The important point of it is that the evidence level from that sort of trial when you are doing it backwards, and seeing what happened is a lot lower than the evidence from a randomised trial, which is like [the] Solidarity Trial,” Nel said. “[The study] really does underline again that [hydroxychloroquine] should be given in a trial where the safety monitoring is really good, and where we can answer [the question of its safety and efficacy] probably.”
Last week, The Lancet retracted the study because Surgisphere Corporation, the company that provided the information used in the study, refused to disclose the full data of the clients who participated, claiming it wanted to protect privacy.
The information would have been used to conduct a third-party peer review of the study’s findings.
“Based on this development, we can no longer vouch for the veracity of the primary data sources,” The Lancet said in a statement. “Due to this unfortunate development, the authors request that the paper be retracted.”
The WHO has endorsed the operation of all arms of the Solidarity Trial, including hydroxychloroquine.

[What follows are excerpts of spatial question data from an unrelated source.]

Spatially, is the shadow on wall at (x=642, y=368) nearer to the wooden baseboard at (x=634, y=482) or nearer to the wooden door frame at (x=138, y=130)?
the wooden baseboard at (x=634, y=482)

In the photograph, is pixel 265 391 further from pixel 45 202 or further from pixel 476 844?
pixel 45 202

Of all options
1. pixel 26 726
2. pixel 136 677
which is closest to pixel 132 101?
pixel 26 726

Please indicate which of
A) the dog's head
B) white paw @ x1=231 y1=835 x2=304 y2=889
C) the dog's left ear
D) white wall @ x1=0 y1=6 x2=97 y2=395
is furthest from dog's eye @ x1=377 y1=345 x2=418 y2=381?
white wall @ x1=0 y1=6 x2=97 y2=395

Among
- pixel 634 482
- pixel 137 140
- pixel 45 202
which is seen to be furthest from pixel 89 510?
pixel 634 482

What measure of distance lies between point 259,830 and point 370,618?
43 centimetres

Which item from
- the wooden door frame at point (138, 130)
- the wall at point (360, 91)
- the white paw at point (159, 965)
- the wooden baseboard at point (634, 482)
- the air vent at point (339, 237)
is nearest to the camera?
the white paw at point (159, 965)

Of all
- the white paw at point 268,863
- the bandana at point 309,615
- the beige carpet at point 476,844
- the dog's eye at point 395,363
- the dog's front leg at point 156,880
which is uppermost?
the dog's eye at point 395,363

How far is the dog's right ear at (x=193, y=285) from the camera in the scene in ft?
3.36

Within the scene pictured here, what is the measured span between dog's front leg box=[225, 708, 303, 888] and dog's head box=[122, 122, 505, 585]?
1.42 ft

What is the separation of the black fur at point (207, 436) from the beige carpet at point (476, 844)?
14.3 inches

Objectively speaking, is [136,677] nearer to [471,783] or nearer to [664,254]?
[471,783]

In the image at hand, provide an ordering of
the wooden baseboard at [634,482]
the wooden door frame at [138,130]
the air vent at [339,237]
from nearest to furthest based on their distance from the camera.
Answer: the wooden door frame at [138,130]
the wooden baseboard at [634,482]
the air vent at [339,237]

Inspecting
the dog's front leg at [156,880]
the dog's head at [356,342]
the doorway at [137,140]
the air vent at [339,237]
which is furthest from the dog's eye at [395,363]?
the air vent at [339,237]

“[This] will apply in South Africa too once the trial gets underway, provided the restarting of the arm is approved by the South African Health Products Regulatory Authority, and assuming there is no new information on hydroxychloroquine before we start,” Nel said.
Medical researchers looked at how hydroxychloroquine affects the cells in a laboratory setting. It showed a lot of promise. “It seemed to interfere with the virus’ ability to replicate and spread. For that reason, it was highlighted as one of the potential candidates to be used.”
Recommendations from the WHO, South African health regulatory bodies and guidelines from around the world all highlight the need to thoroughly study the drug in a trial, rather than just using it in the field without proper testing, Nel noted.
Although hydroxychloroquine has been used on Covid-19 patients in hospitals, “we haven’t enrolled any patients yet. We haven’t used it in a trial at all,” he said.
Prophylactic for healthcare workers
Bruce Biccard, deputy head of the Department of Anaesthesia at the University of Cape Town, said they will soon start a trial that will focus on the effectiveness of chloroquine in protecting healthcare workers from Covid-19.
The trial is run by a group of scientists and physicians under the Covid-19 research outcomes worldwide network (Crown). “It has been approved in the United States of America, United Kingdom, South Africa, Zambia and Ireland,” Biccard said.
They’ve chosen chloroquine because of its accessibility and because it concentrates on the lungs, which makes it a good treatment for Covid-19.
Biccard explained that the focus on frontline healthcare workers is because of the shortage of human resources on the continent.
“If healthcare workers get sick with Covid-19, it really attacks the system that provides care. [If they test positive] and they [are] out of the system for two weeks, that has a huge implication,” he said.
He also highlighted the distinction between The Lancet study, in which chloroquine was given in high doses to sick people, and this trial, which will give chloroquine in low doses to healthy participants.
Biccard has linked with hospital and community care researchers to assist them in reaching and covering a large number of healthcare workers in South Africa.